Le communiqué de la C.P.I.


La CPI délivre un mandat d'arrêt à l'encontre du Président soudanais Omar Al Bashir

ICC-CPI-20090304-PR394
Situation : Darfour, Soudan

Aujourd'hui, la Chambre préliminaire I de la Cour pénale internationale (CPI) a délivré un mandat d'arrêt à l'encontre du Président soudanais Omar Al Bashir pour crimes de guerre et crimes contre l'humanité. Il est soupçonné d'être pénalement responsable, en tant que coauteur indirect ou qu'auteur indirect, d'attaques intentionnellement dirigées contre une importante partie de la population civile du Darfour, de meurtres, d'actes d'extermination, de viol, de torture, ainsi que de transfert forcé d'un grand nombre de civils et de pillage de leurs biens. C'est le premier mandat d'arrêt jamais délivré par la CPI à l'encontre d'un chef d'État en exercice.
Selon la Chambre préliminaire I, sa qualité officielle de chef d'État actuellement en exercice n'exonère en aucun cas Omar Al Bashir de sa responsabilité pénale, ni ne lui accorde une quelconque immunité à l'égard des poursuites engagées devant la CPI.

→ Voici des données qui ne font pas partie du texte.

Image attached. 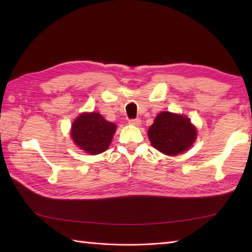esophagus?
<instances>
[{
    "instance_id": "34e87169",
    "label": "esophagus",
    "mask_w": 252,
    "mask_h": 252,
    "mask_svg": "<svg viewBox=\"0 0 252 252\" xmlns=\"http://www.w3.org/2000/svg\"><path fill=\"white\" fill-rule=\"evenodd\" d=\"M129 123L131 126H138L142 123V121H141V119L140 118H135V119H131L130 121H129Z\"/></svg>"
}]
</instances>
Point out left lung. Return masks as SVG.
Segmentation results:
<instances>
[{
    "instance_id": "left-lung-1",
    "label": "left lung",
    "mask_w": 252,
    "mask_h": 252,
    "mask_svg": "<svg viewBox=\"0 0 252 252\" xmlns=\"http://www.w3.org/2000/svg\"><path fill=\"white\" fill-rule=\"evenodd\" d=\"M148 137L157 151L175 156L186 152L194 144L197 131L187 117L162 111L149 126Z\"/></svg>"
}]
</instances>
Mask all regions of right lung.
<instances>
[{
	"label": "right lung",
	"instance_id": "add662e5",
	"mask_svg": "<svg viewBox=\"0 0 252 252\" xmlns=\"http://www.w3.org/2000/svg\"><path fill=\"white\" fill-rule=\"evenodd\" d=\"M116 125L105 120L98 112H83L71 126V138L85 153L97 155L109 147Z\"/></svg>",
	"mask_w": 252,
	"mask_h": 252
}]
</instances>
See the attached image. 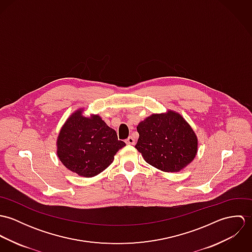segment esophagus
<instances>
[{"mask_svg": "<svg viewBox=\"0 0 252 252\" xmlns=\"http://www.w3.org/2000/svg\"><path fill=\"white\" fill-rule=\"evenodd\" d=\"M126 144H135V140L133 137H129L127 140H126Z\"/></svg>", "mask_w": 252, "mask_h": 252, "instance_id": "1", "label": "esophagus"}]
</instances>
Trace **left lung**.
<instances>
[{
  "label": "left lung",
  "mask_w": 252,
  "mask_h": 252,
  "mask_svg": "<svg viewBox=\"0 0 252 252\" xmlns=\"http://www.w3.org/2000/svg\"><path fill=\"white\" fill-rule=\"evenodd\" d=\"M140 135L136 148L145 162L167 173L180 172L198 151V139L180 113L168 110L153 113L137 126Z\"/></svg>",
  "instance_id": "obj_1"
}]
</instances>
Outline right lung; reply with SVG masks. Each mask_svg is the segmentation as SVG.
Masks as SVG:
<instances>
[{
  "label": "right lung",
  "mask_w": 252,
  "mask_h": 252,
  "mask_svg": "<svg viewBox=\"0 0 252 252\" xmlns=\"http://www.w3.org/2000/svg\"><path fill=\"white\" fill-rule=\"evenodd\" d=\"M75 110L62 126L57 138V156L72 173L92 178L112 163L116 152L126 144L98 114L82 115Z\"/></svg>",
  "instance_id": "1"
}]
</instances>
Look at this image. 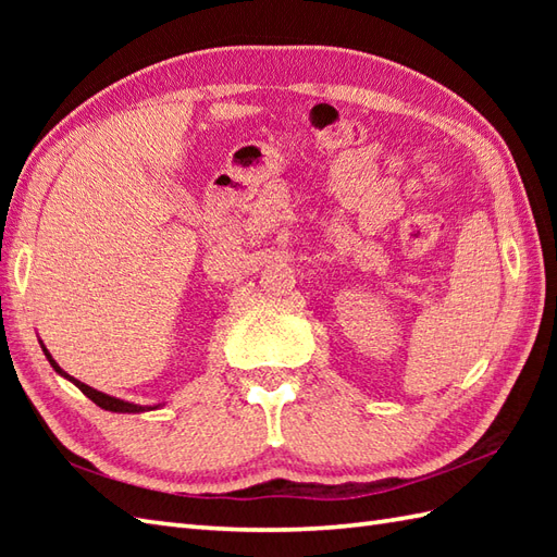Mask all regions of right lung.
I'll list each match as a JSON object with an SVG mask.
<instances>
[{
	"label": "right lung",
	"mask_w": 557,
	"mask_h": 557,
	"mask_svg": "<svg viewBox=\"0 0 557 557\" xmlns=\"http://www.w3.org/2000/svg\"><path fill=\"white\" fill-rule=\"evenodd\" d=\"M45 357L50 359V363H52V369L57 371V373H62L64 377H69L71 383H74L83 395L86 397H90L92 401H96L98 407H102V409H108V411H120V413H134V411H144V407H138V405H128V401H124V399H116V397H110V395H104V393H98V389H92V387H88L86 383H81V381H76V377H71V375H66L62 369H59L57 366V361L50 357V354H47V349H45Z\"/></svg>",
	"instance_id": "right-lung-1"
}]
</instances>
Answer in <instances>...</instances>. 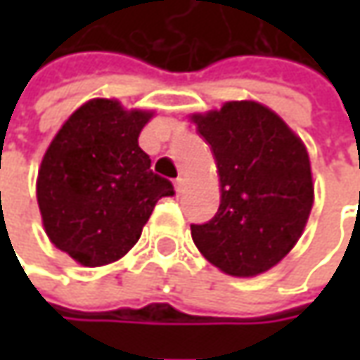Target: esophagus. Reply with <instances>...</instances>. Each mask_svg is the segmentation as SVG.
I'll list each match as a JSON object with an SVG mask.
<instances>
[{"instance_id":"obj_1","label":"esophagus","mask_w":360,"mask_h":360,"mask_svg":"<svg viewBox=\"0 0 360 360\" xmlns=\"http://www.w3.org/2000/svg\"><path fill=\"white\" fill-rule=\"evenodd\" d=\"M174 188H176V194H182L184 192V178H176L174 180Z\"/></svg>"}]
</instances>
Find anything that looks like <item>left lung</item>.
<instances>
[{"label": "left lung", "mask_w": 360, "mask_h": 360, "mask_svg": "<svg viewBox=\"0 0 360 360\" xmlns=\"http://www.w3.org/2000/svg\"><path fill=\"white\" fill-rule=\"evenodd\" d=\"M220 176L212 220L192 224L206 260L232 276H256L297 244L314 200L309 152L283 118L258 102L194 114Z\"/></svg>", "instance_id": "obj_1"}]
</instances>
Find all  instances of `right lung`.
Instances as JSON below:
<instances>
[{
	"instance_id": "add662e5",
	"label": "right lung",
	"mask_w": 360,
	"mask_h": 360,
	"mask_svg": "<svg viewBox=\"0 0 360 360\" xmlns=\"http://www.w3.org/2000/svg\"><path fill=\"white\" fill-rule=\"evenodd\" d=\"M152 112L96 98L68 118L37 172V204L56 248L84 266L116 262L138 242L170 180L150 170L138 136Z\"/></svg>"
}]
</instances>
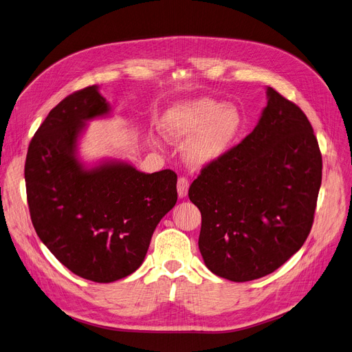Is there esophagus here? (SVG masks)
I'll return each mask as SVG.
<instances>
[{
  "label": "esophagus",
  "instance_id": "esophagus-1",
  "mask_svg": "<svg viewBox=\"0 0 352 352\" xmlns=\"http://www.w3.org/2000/svg\"><path fill=\"white\" fill-rule=\"evenodd\" d=\"M188 189H189V181L186 178H179L177 182V190H178V197L185 198L188 195Z\"/></svg>",
  "mask_w": 352,
  "mask_h": 352
}]
</instances>
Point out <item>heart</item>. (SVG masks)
<instances>
[{
    "instance_id": "heart-1",
    "label": "heart",
    "mask_w": 352,
    "mask_h": 352,
    "mask_svg": "<svg viewBox=\"0 0 352 352\" xmlns=\"http://www.w3.org/2000/svg\"><path fill=\"white\" fill-rule=\"evenodd\" d=\"M243 124L237 107L204 97L171 107L162 119V131L170 140H188L186 162L202 168L220 162L232 151Z\"/></svg>"
}]
</instances>
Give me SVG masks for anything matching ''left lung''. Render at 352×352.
Instances as JSON below:
<instances>
[{
	"mask_svg": "<svg viewBox=\"0 0 352 352\" xmlns=\"http://www.w3.org/2000/svg\"><path fill=\"white\" fill-rule=\"evenodd\" d=\"M322 167L303 111L267 87L254 131L189 186L202 214L198 245L205 265L245 282L285 264L310 233Z\"/></svg>",
	"mask_w": 352,
	"mask_h": 352,
	"instance_id": "left-lung-1",
	"label": "left lung"
}]
</instances>
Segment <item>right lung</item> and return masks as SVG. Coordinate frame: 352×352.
Segmentation results:
<instances>
[{"instance_id": "add662e5", "label": "right lung", "mask_w": 352, "mask_h": 352, "mask_svg": "<svg viewBox=\"0 0 352 352\" xmlns=\"http://www.w3.org/2000/svg\"><path fill=\"white\" fill-rule=\"evenodd\" d=\"M111 116L92 85L54 107L32 139L25 182L42 243L73 274L108 283L144 261L157 225L177 204V174H146L123 160L88 166L78 155L87 122Z\"/></svg>"}]
</instances>
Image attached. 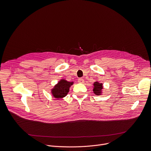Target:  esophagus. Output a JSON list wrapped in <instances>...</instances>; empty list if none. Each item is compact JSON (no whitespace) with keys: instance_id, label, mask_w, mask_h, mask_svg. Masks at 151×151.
Masks as SVG:
<instances>
[{"instance_id":"esophagus-1","label":"esophagus","mask_w":151,"mask_h":151,"mask_svg":"<svg viewBox=\"0 0 151 151\" xmlns=\"http://www.w3.org/2000/svg\"><path fill=\"white\" fill-rule=\"evenodd\" d=\"M84 81H85V80H83V78H78V82L79 83H84Z\"/></svg>"}]
</instances>
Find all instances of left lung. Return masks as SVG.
I'll return each mask as SVG.
<instances>
[{"label":"left lung","mask_w":151,"mask_h":151,"mask_svg":"<svg viewBox=\"0 0 151 151\" xmlns=\"http://www.w3.org/2000/svg\"><path fill=\"white\" fill-rule=\"evenodd\" d=\"M93 93L96 95H101L103 93V84L102 83H99L98 81H96L93 83Z\"/></svg>","instance_id":"8db88e82"}]
</instances>
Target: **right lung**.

De l'avis des juges, les crimes susmentionnés auraient été commis pendant une campagne anti-insurrectionnelle menée pendant cinq ans par le Gouvernement soudanais contre le Mouvement/Armée de libération du Soudan (M/ALS), le Mouvement pour la justice et l'égalité (MJE) et d'autres groupes armés s'opposant à lui au Darfour. Il est allégué que cette campagne a débuté peu après l'attaque de l'aéroport d'El Fasher en avril 2003 et résultait d'un plan commun adopté au plus haut niveau des autorités soudanaises par Omar Al Bashir et d'autres dirigeants politiques et militaires soudanais de haut rang. La campagne s'est poursuivie au moins jusqu'au 14 juillet 2008, date du dépôt de la requête du Procureur aux fins de délivrance d'un mandat d'arrêt à l'encontre d'Omar Al Bashir.

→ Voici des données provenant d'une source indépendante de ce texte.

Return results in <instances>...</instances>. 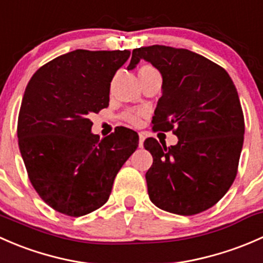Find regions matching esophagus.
Returning a JSON list of instances; mask_svg holds the SVG:
<instances>
[{"instance_id":"esophagus-1","label":"esophagus","mask_w":263,"mask_h":263,"mask_svg":"<svg viewBox=\"0 0 263 263\" xmlns=\"http://www.w3.org/2000/svg\"><path fill=\"white\" fill-rule=\"evenodd\" d=\"M139 146L142 147L144 146V140H145V135L142 132H139Z\"/></svg>"}]
</instances>
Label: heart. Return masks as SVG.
Instances as JSON below:
<instances>
[{"instance_id": "obj_1", "label": "heart", "mask_w": 263, "mask_h": 263, "mask_svg": "<svg viewBox=\"0 0 263 263\" xmlns=\"http://www.w3.org/2000/svg\"><path fill=\"white\" fill-rule=\"evenodd\" d=\"M146 71H155V68H153L151 66H142V67L139 70V73L146 72ZM142 116H144V113H142L141 110L128 109V110H126L123 115H122V119H123V121H126L127 123L137 126V124H140V122H141Z\"/></svg>"}]
</instances>
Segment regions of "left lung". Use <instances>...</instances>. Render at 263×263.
I'll return each instance as SVG.
<instances>
[{"instance_id": "left-lung-1", "label": "left lung", "mask_w": 263, "mask_h": 263, "mask_svg": "<svg viewBox=\"0 0 263 263\" xmlns=\"http://www.w3.org/2000/svg\"><path fill=\"white\" fill-rule=\"evenodd\" d=\"M140 60L163 78V95L154 113V131H173L178 144L166 147L148 137L153 155L146 172L151 202L168 213L196 215L213 208L234 182L245 117L227 71L203 55L165 46L132 50L128 70Z\"/></svg>"}]
</instances>
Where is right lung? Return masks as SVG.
Returning <instances> with one entry per match:
<instances>
[{"instance_id": "add662e5", "label": "right lung", "mask_w": 263, "mask_h": 263, "mask_svg": "<svg viewBox=\"0 0 263 263\" xmlns=\"http://www.w3.org/2000/svg\"><path fill=\"white\" fill-rule=\"evenodd\" d=\"M129 54L76 49L42 66L28 82L18 148L34 190L58 213L78 217L102 208L139 146V135L126 127L99 140L89 118L109 105L110 82Z\"/></svg>"}]
</instances>
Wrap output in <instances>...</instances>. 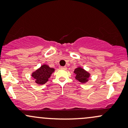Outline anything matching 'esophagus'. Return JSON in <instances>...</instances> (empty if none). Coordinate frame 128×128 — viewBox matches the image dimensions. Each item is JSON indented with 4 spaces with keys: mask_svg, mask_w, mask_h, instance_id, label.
Here are the masks:
<instances>
[{
    "mask_svg": "<svg viewBox=\"0 0 128 128\" xmlns=\"http://www.w3.org/2000/svg\"><path fill=\"white\" fill-rule=\"evenodd\" d=\"M61 69H62V70H66V69H67V67H66V66H64V67H61Z\"/></svg>",
    "mask_w": 128,
    "mask_h": 128,
    "instance_id": "obj_1",
    "label": "esophagus"
}]
</instances>
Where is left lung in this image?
Listing matches in <instances>:
<instances>
[{
	"instance_id": "left-lung-1",
	"label": "left lung",
	"mask_w": 128,
	"mask_h": 128,
	"mask_svg": "<svg viewBox=\"0 0 128 128\" xmlns=\"http://www.w3.org/2000/svg\"><path fill=\"white\" fill-rule=\"evenodd\" d=\"M74 73L76 74L75 79L76 80H79L80 82L85 84L88 81L90 74L82 67H78L74 69Z\"/></svg>"
}]
</instances>
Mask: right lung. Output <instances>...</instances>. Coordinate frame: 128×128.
I'll return each instance as SVG.
<instances>
[{
  "label": "right lung",
  "mask_w": 128,
  "mask_h": 128,
  "mask_svg": "<svg viewBox=\"0 0 128 128\" xmlns=\"http://www.w3.org/2000/svg\"><path fill=\"white\" fill-rule=\"evenodd\" d=\"M55 69L51 68L46 64H43L37 70L32 73V76L36 80V82L39 85H43L49 80Z\"/></svg>",
  "instance_id": "obj_1"
}]
</instances>
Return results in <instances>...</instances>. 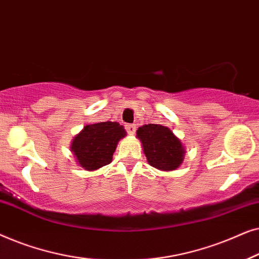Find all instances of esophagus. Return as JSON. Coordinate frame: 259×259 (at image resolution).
<instances>
[{"mask_svg":"<svg viewBox=\"0 0 259 259\" xmlns=\"http://www.w3.org/2000/svg\"><path fill=\"white\" fill-rule=\"evenodd\" d=\"M125 128L127 131V133L131 134V136H133L134 133H136V125H132V123H127L125 126Z\"/></svg>","mask_w":259,"mask_h":259,"instance_id":"obj_1","label":"esophagus"}]
</instances>
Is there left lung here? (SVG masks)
I'll return each instance as SVG.
<instances>
[{
	"mask_svg": "<svg viewBox=\"0 0 259 259\" xmlns=\"http://www.w3.org/2000/svg\"><path fill=\"white\" fill-rule=\"evenodd\" d=\"M148 164L161 171H173L184 160L185 148L171 130L158 123H148L137 131Z\"/></svg>",
	"mask_w": 259,
	"mask_h": 259,
	"instance_id": "left-lung-1",
	"label": "left lung"
}]
</instances>
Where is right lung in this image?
Instances as JSON below:
<instances>
[{"mask_svg":"<svg viewBox=\"0 0 259 259\" xmlns=\"http://www.w3.org/2000/svg\"><path fill=\"white\" fill-rule=\"evenodd\" d=\"M125 136V128L118 122L92 123L74 138L70 151L81 167L95 171L112 161L116 145Z\"/></svg>","mask_w":259,"mask_h":259,"instance_id":"add662e5","label":"right lung"}]
</instances>
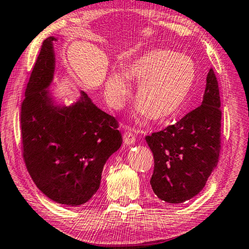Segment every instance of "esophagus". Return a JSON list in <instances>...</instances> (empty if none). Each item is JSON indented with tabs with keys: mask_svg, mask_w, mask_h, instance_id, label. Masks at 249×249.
I'll return each mask as SVG.
<instances>
[{
	"mask_svg": "<svg viewBox=\"0 0 249 249\" xmlns=\"http://www.w3.org/2000/svg\"><path fill=\"white\" fill-rule=\"evenodd\" d=\"M124 144H127V145L133 144V143L136 142V137H134L133 132L125 131L124 134Z\"/></svg>",
	"mask_w": 249,
	"mask_h": 249,
	"instance_id": "esophagus-1",
	"label": "esophagus"
}]
</instances>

Une composante centrale de cette campagne était l'attaque illégale de la partie de la population civile du Darfour, appartenant principalement aux groupes four, massalit et zaghawa, qui était considérée comme proche des groupes armés organisés s'opposant au Gouvernement soudanais au Darfour. Ladite population civile devait être attaquée illégalement par les forces du Gouvernement soudanais, notamment les Forces armées soudanaises et leurs alliés des milices janjaouid, les forces de police soudanaises, le Service du renseignement et de la sécurité nationale et la Commission d'aide humanitaire.

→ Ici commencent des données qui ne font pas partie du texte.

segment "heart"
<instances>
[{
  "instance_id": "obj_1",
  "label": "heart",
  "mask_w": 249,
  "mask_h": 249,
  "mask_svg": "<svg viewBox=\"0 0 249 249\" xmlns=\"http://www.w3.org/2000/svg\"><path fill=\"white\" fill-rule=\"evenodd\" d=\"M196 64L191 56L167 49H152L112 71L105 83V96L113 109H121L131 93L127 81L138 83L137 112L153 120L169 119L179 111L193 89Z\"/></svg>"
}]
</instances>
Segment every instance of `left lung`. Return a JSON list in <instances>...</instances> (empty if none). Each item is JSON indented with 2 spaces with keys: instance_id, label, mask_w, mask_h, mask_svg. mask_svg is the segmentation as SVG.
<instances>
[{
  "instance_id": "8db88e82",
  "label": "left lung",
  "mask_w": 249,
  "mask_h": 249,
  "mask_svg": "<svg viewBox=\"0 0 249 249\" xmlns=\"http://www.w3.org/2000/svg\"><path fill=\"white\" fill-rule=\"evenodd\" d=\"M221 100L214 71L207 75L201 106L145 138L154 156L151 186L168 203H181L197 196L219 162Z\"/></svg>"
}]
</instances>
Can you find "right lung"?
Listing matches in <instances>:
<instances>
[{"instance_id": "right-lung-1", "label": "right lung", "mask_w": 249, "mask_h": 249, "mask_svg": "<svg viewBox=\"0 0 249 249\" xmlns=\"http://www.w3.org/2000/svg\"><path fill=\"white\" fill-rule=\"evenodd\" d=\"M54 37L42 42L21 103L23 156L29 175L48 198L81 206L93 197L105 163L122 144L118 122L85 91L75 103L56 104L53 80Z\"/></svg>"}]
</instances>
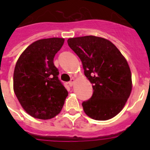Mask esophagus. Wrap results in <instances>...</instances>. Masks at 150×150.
Wrapping results in <instances>:
<instances>
[{
    "label": "esophagus",
    "mask_w": 150,
    "mask_h": 150,
    "mask_svg": "<svg viewBox=\"0 0 150 150\" xmlns=\"http://www.w3.org/2000/svg\"><path fill=\"white\" fill-rule=\"evenodd\" d=\"M74 78H72V79L70 80V82L68 83V84H69V86H72L73 85H74Z\"/></svg>",
    "instance_id": "esophagus-1"
}]
</instances>
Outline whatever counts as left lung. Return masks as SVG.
Wrapping results in <instances>:
<instances>
[{
  "mask_svg": "<svg viewBox=\"0 0 150 150\" xmlns=\"http://www.w3.org/2000/svg\"><path fill=\"white\" fill-rule=\"evenodd\" d=\"M67 43L80 59L85 75L92 84L93 94L82 103L84 112L95 120L112 119L122 110L132 91L128 62L104 38L85 36L70 38Z\"/></svg>",
  "mask_w": 150,
  "mask_h": 150,
  "instance_id": "left-lung-1",
  "label": "left lung"
}]
</instances>
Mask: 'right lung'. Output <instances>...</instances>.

La Chambre a conclu que dans la mesure où il était en droit et en fait le Président du Soudan et le commandant en chef des Forces armées soudanaises, Omar Al Bashir est soupçonné d'avoir coordonné l'élaboration et la mise en œuvre de la campagne anti-insurrectionnelle. Elle a également estimé à titre subsidiaire qu'il y a des motifs raisonnables de croire qu'il contrôlait toutes les branches de « l'appareil d'État » du Soudan et a utilisé ce contrôle pour assurer la mise en œuvre de ladite campagne.
Les chefs d'accusation
Le mandat d'arrêt délivré à l'encontre d'Omar Al Bashir énumère 7 chefs mettant en cause sa responsabilité pénale individuelle (article 25-3-a), à savoir :
  • Cinq chefs de crimes contre l'humanité : meurtre - article 7-1-a ; extermination - article 7-1-b ; transfert forcé - article 7-1-d ;
    torture - article 7-1-f et viol - article 7-1-g ;
  • Deux chefs de crimes de guerre : le fait de diriger intentionnellement des attaques contre une population civile en tant que telle ou contre des personnes civiles qui ne participent pas directement aux hostilités - article 8-2-e-i ; et le pillage - article 8-2-e-v.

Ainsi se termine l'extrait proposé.